21,1 km Mitternachts-Halbmarathon
Traditionell startet dieser Wettbewerb um 23:00 Uhr. Seit der Premiere im Jahr 2013 hieß die Siegerin immer Vanessa Monath aus Berlin. Dieses Jahr benötigte die Sportler 1:43:04 h. Ebenfalls ein Berliner, Karsten Laborn, siegte bei den Männern in 1:28:54 h.

42,195 km Nacht-Marathon

Den Nacht-Marathon gewann zum 2. Mal Sportfreund Uwe Laenger vom 1. FC Union Berlin in 02:54:24 h. Dies ist zwar 10 Minuten langsamer als sein Hallenrekord aus dem Jahr 2013. Jedoch hatte er dieses Mal weit mehr Sportler auf der Bahn, welche beim Überholen immer Kraft und Zeit kosten. 2014 hatte er schon das 50 km Rennen in 03:20 h gewonnen. Die Hallenserin Silvia Schmied erlief sich den 1. Platz bei den Damen in 03:42:20 h.

42,195 km Morgen-Marathon
Den Morgen-Marathon gewann Rene Rasmussen aus Dänemark in 03:22:15h, sowie Astrid Hohäuser aus Hoyerswerda 04:47:27 h.

50 km Ultra-Lauf
Die härteste Disziplin in der Halle ist der 200 Rundenlauf. Dabei stehen dann im Ziel 50 km zu Buche. Der Dresdner Frank Wittwer gewann in 03:46 h. Die Berlinerin Evelyn Franke freute sich sehr über Ihren Sieg in 04:20:50.
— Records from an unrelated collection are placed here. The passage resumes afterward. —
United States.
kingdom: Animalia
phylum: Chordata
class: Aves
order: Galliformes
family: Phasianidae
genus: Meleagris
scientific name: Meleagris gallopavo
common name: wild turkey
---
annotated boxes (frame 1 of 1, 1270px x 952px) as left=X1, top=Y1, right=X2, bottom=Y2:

Rad-Einzelzeitfahren (Radergometer)
Das sich die Senftenberger Halle auch für stimmungsvolle Radwettbewerbe eignet, zeigte der erstmalig ausgetragene Radergometer-Wettkampf. Sportler aus 5 Bundesländern nahmen daran teil. Der Sieg (12,45 km) blieb aber in der Region, bei Frank Höfer aus Ortrand/Böhla.